Please output only the lines running from the one that contains "Ενημερώστε το ύφος" through the last line of the data below, exactly as they stand, with no pictures.

·····

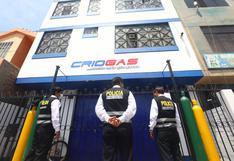 'Ángel del Oxígeno': policía resguarda local tras denuncia de cobros por espacios en fila para recargar balones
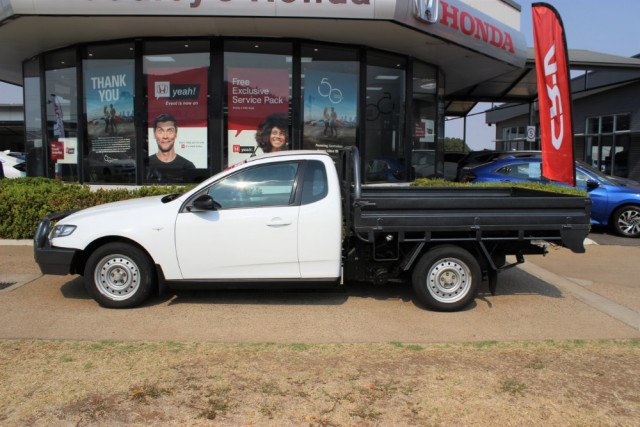 2011 Ford Falcon FG Cab chassis - extended cab Image 5
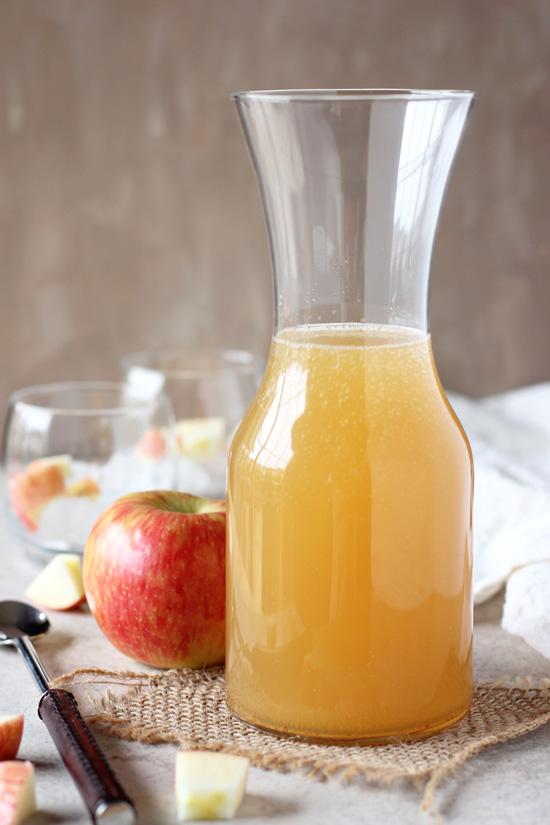 Recipe for ginger apple spritzer. A simple, non-alcoholic fall drink perfect for entertaining! With apple cider, ginger beer and chopped apples!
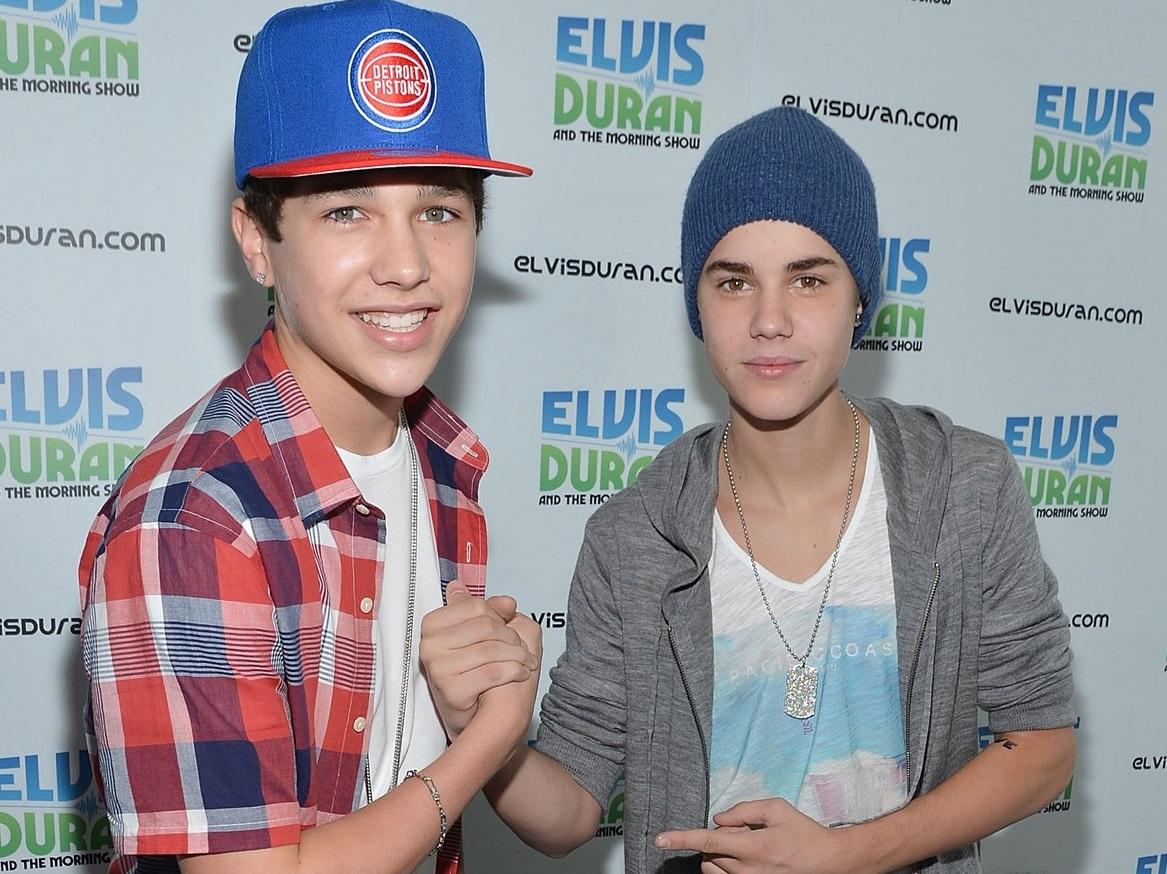 ¿Justin Bieber y Austin Mahone besándose?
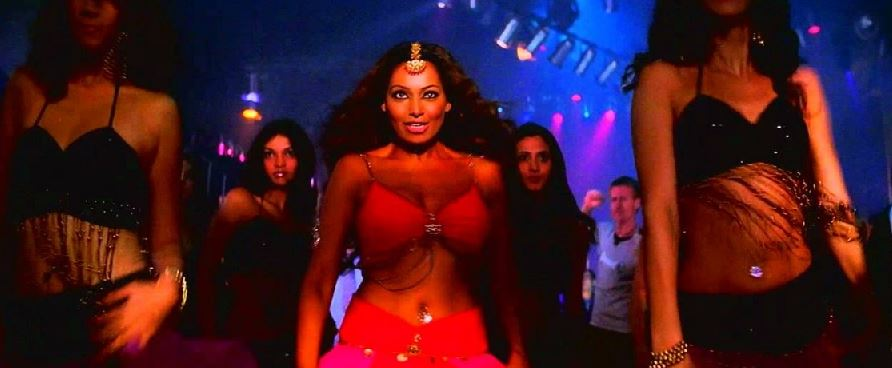 5 acrtress who played bar dancer role in bollywood films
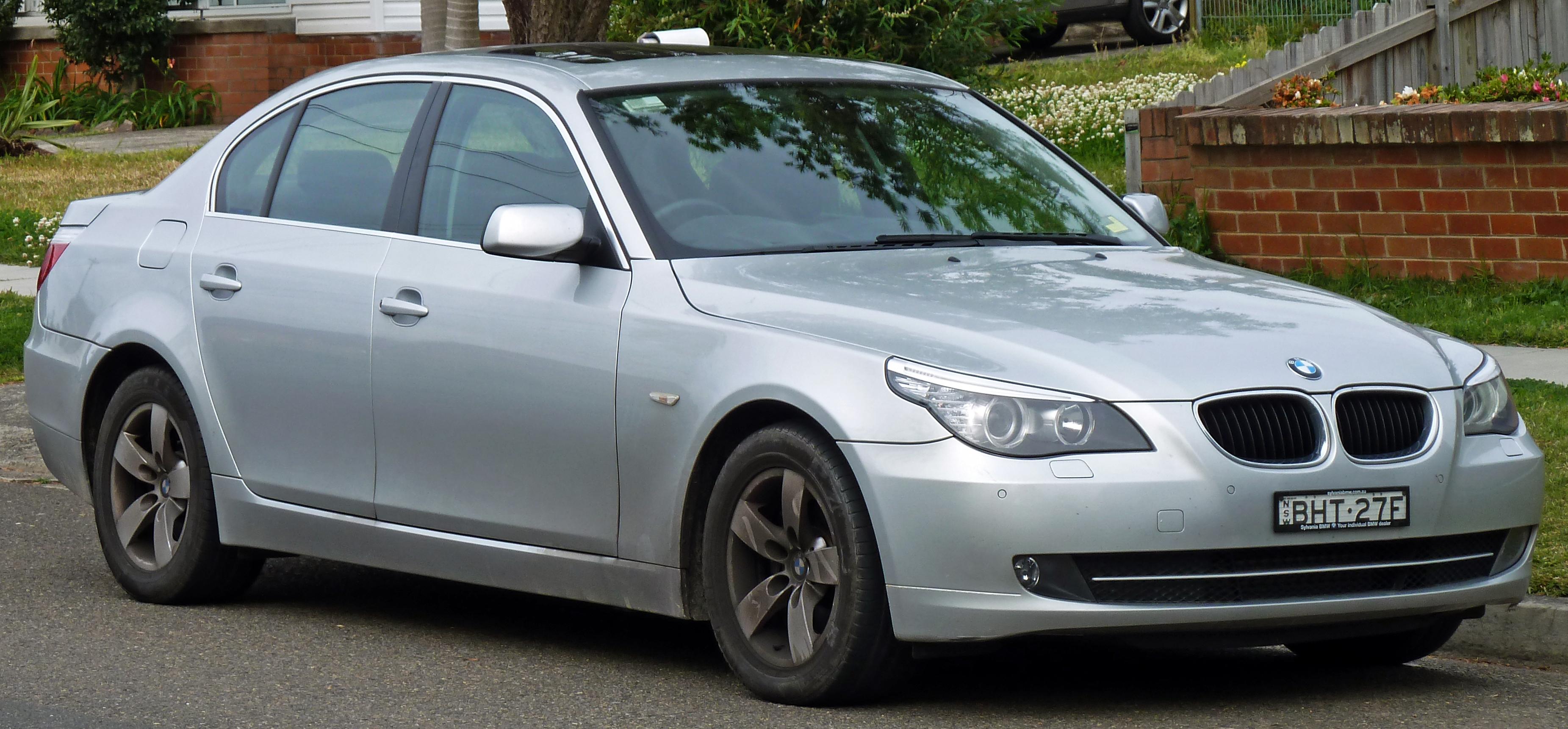BMW 520d Photo 01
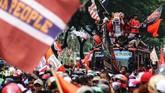 Persija Jakarta sudah memastikan gelar juara pada Minggu (9/12) dan baru melakukan perayaan resmi dari GBK ke Balai Kota DKI Jakarta. (ANTARA FOTO/Rivan Awal Lingga)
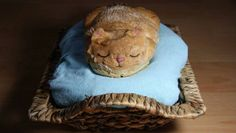 What could be better than a loaf of bread, shaped like a cat, shaped like a loaf of bread?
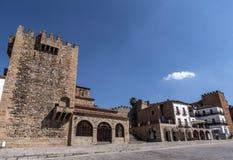 Huvudsaklig fyrkant av staden, till den kallade högra monumentet arkivfoton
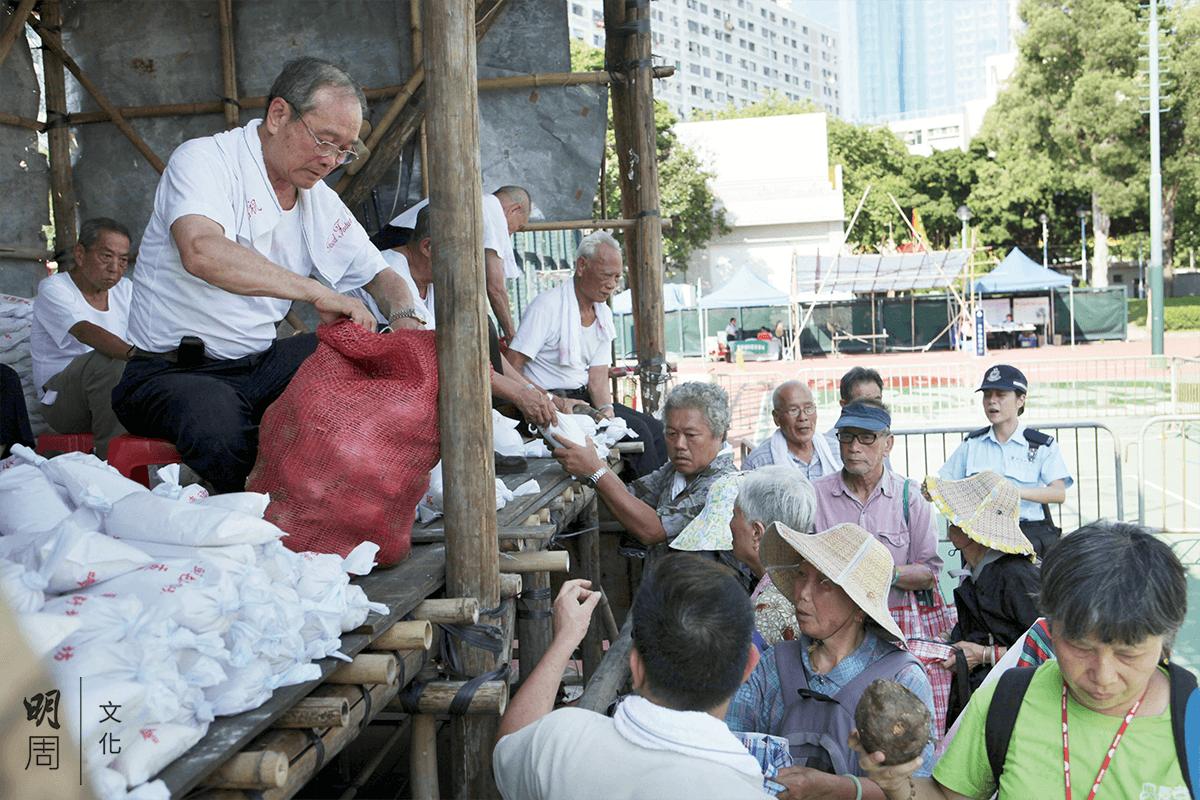 雖然警察在場維持秩序和監督,但值理會不忍街坊苦等而收穫微薄,機會來了,再送上一個芋頭吧。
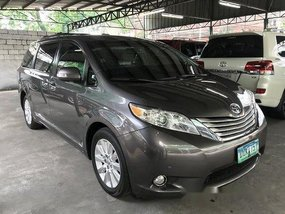 Sell Grey 2013 Toyota Sienna at Automatic Gasoline at 22000 km in Quezon City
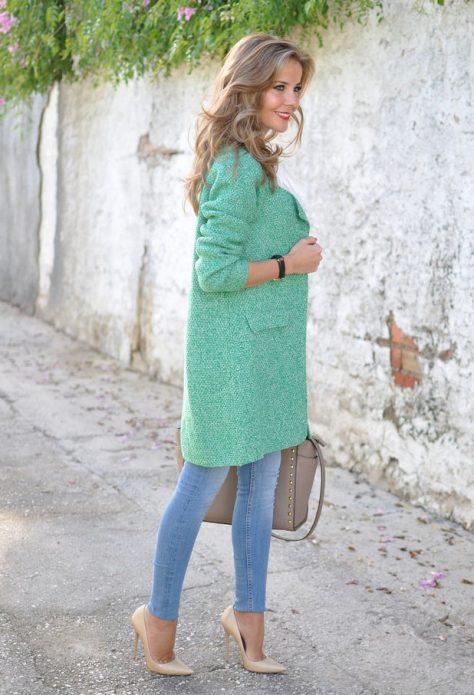 Бледно-зеленое пальто под джинсы и бежевые туфли
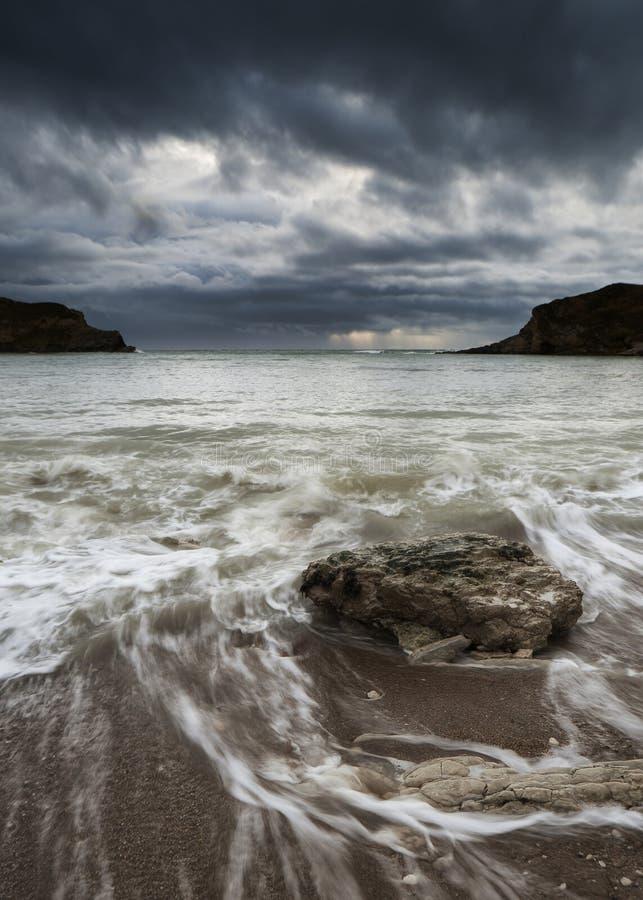 Paisaje de la playa inminente de la tormenta del mar con las rocas en foregroun fotografía de archivo libre de regalías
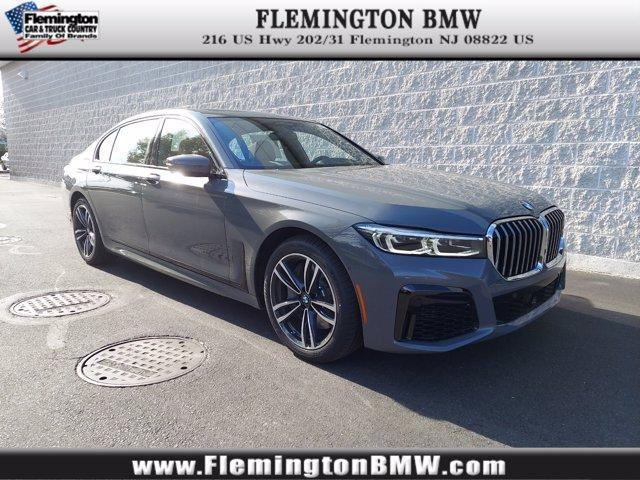 new 2022 BMW 750 car, priced at $112,945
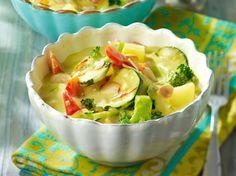 Unser beliebtes Rezept für Gemüse-Curry mit Kokosmilch und mehr als 55.000 weitere kostenlose Rezepte auf LECKER.de.
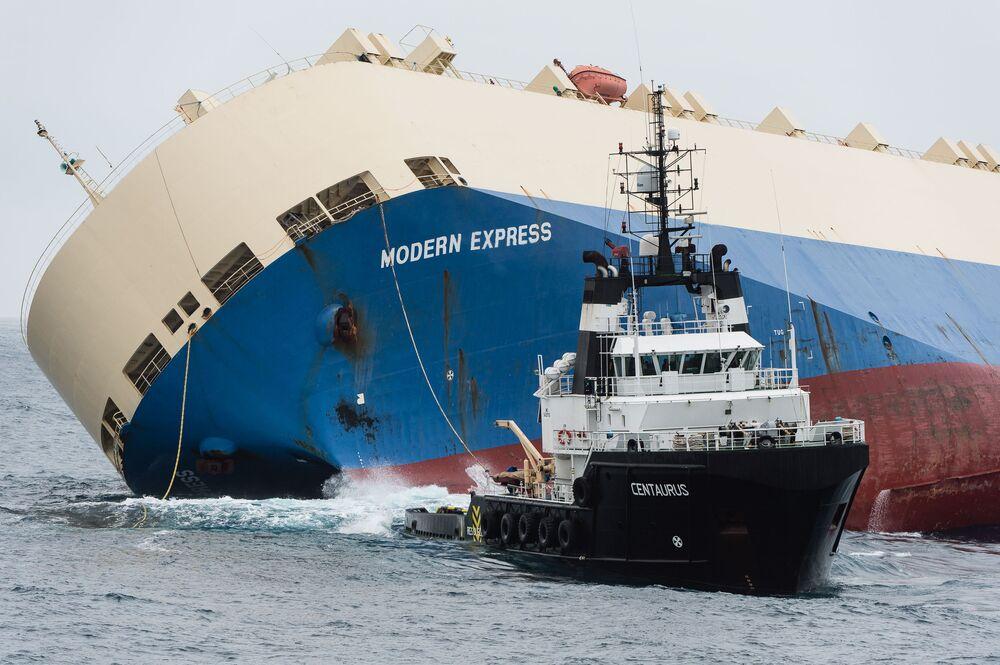 Holowanie przewróconego statku Modern Express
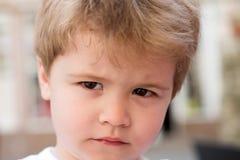 Ενημερώστε το ύφος σας Λίγο παιδί με το μοντέρνο κούρεμα Λίγο παιδί με το σύντομο κούρεμα Μικρό αγόρι με τα ξανθά μαλλιά στοκ φωτογραφία με δικαίωμα ελεύθερης χρήσης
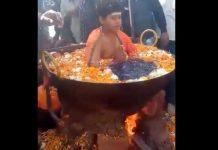 Captan a un niño hirviendo en una olla mientras medita en la India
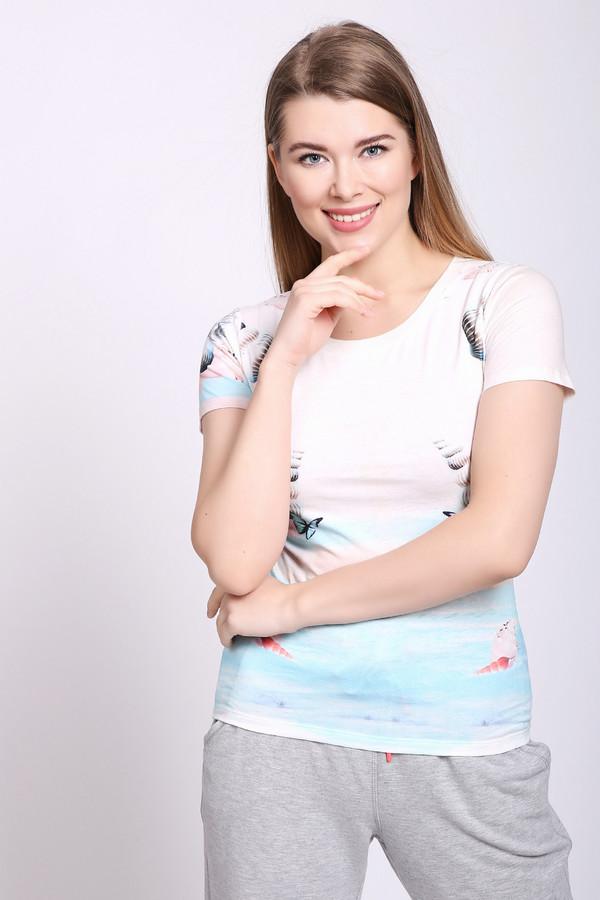Футболка PezzoФутболки<br>Футболка женская голубого цвета от бренда Pezzo. Модель выполнена прямым фасоном. Изделие дополнено округлым воротом, втачными, короткими рукавами. Ткань имеет разноцветный принт. Состав ткани: 100% хлопок. Комбинировать можно с различными брюками, юбками.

·····

**Result for this exercise**
 Ενημερώστε το ύφος σας Λίγο παιδί με το μοντέρνο κούρεμα Λίγο παιδί με το σύντομο κούρεμα Μικρό αγόρι με τα ξανθά μαλλιά στοκ φωτογραφία με δικαίωμα ελεύθερης χρήσης
 Captan a un niño hirviendo en una olla mientras medita en la India
Футболка PezzoФутболки<br>Футболка женская голубого цвета от бренда Pezzo. Модель выполнена прямым фасоном. Изделие дополнено округлым воротом, втачными, короткими рукавами. Ткань имеет разноцветный принт. Состав ткани: 100% хлопок. Комбинировать можно с различными брюками, юбками.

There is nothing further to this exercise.